2. The composite clamping device for a cable inspection robot according to claim 1, wherein the driving means includes a lead screw threadedly coupled to the movable plate and a driving motor for driving the lead screw; or,

the driving part comprises a rack fixedly connected with the movable plate, a gear meshed with the rack and a rotating motor used for driving the gear,

the driving part comprises a motor and a synchronous belt connected with the motor and used for driving the movable plate.

3. The composite clamping device for the cable inspection robot according to claim 1, wherein the bracket is provided with two sets of guide shafts facing each other, one of the clamping projecting arms is slidably connected to one of the guide shafts, the other of the clamping projecting arms is slidably connected to the other of the guide shafts, and both ends of the movable plate are slidably connected to the two sets of guide shafts, respectively.

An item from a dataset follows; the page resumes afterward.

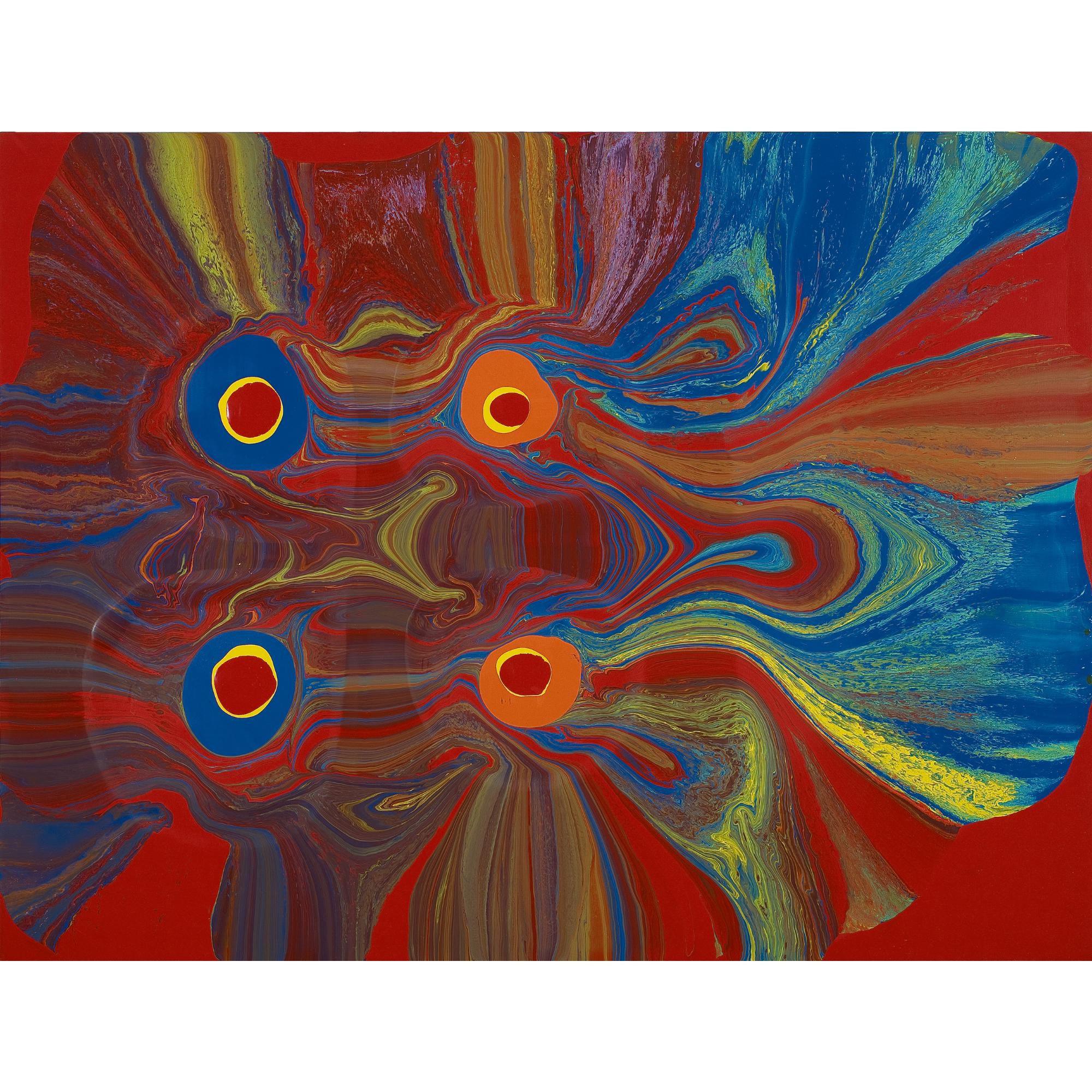 Dale Frank - Australian (Self Portrait With Secret) With Four Throbbers. The False Eyes And Balls In His Hands - Or - The Breach And Reach Of True Violent Silence And Understanding (Dongers In A Lolly Shop Like Caterpillar)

4. The composite clamping device for a cable inspection robot according to claim 3, wherein the static balancing component includes a set of compression springs and a set of tension springs, the tension springs having ends coupled to the clamping cantilever arm and the movable plate, respectively.

5. The composite clamping device for a cable inspection robot according to claim 1, wherein the static balancing component includes a pneumatic cylinder or an elastomeric bladder coupled between the clamping projecting arm and the movable plate.

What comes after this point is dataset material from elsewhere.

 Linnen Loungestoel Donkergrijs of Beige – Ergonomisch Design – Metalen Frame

6. The composite clamping device for the cable inspection robot according to claim 4, wherein each set of the guide shafts includes at least two optical axes, each set of the compression springs includes at least two compression springs, and each compression spring is sleeved on one of the optical axes.

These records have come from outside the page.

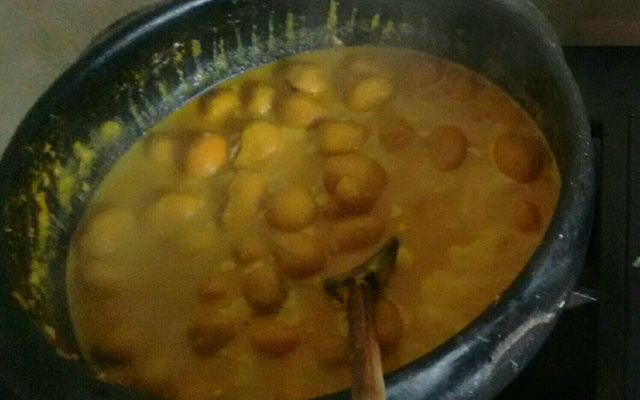 Pequi refogado com bacon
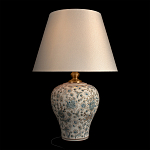 Настольная лампа с цветочной росписью Lamp Flower Painting варинант исполнения - 2 | Loft Concept в Казани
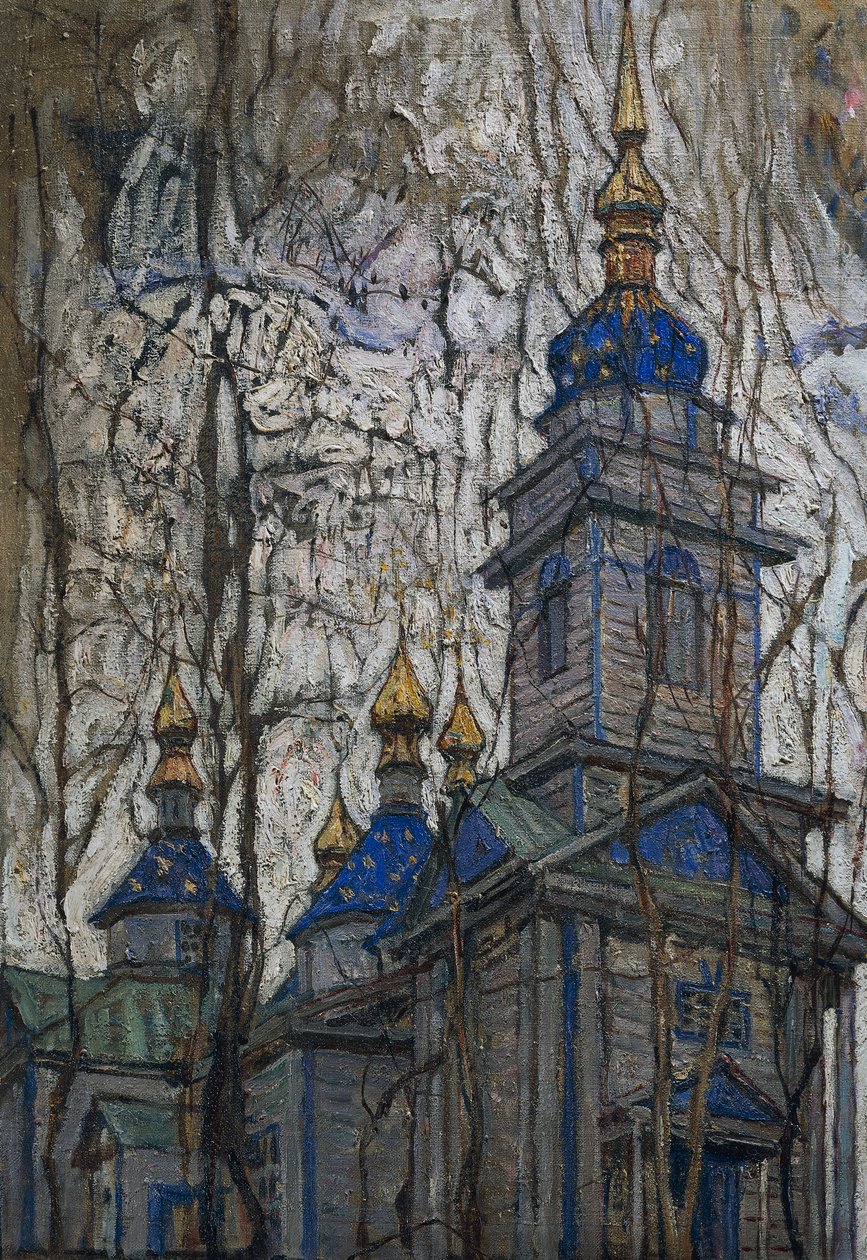 Ahşap kilise by Abraham Anshelovich Manievich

7. The composite clamping device for the cable inspection robot according to any one of claims 1 to 6, wherein there are two clamping projecting arms, and the two clamping projecting arms are respectively disposed obliquely upward from left and right sides of the bracket.

8. The composite clamping device for a cable inspection robot according to claim 1, wherein a drive power wheel is disposed above the support.

9. A cable inspection robot having a composite clamping device according to any one of claims 1 to 8.

10. The cable inspection robot according to claim 9, wherein at least two sets of the composite clamps are provided, adjacent ones of the composite clamps being connected by a connecting arm.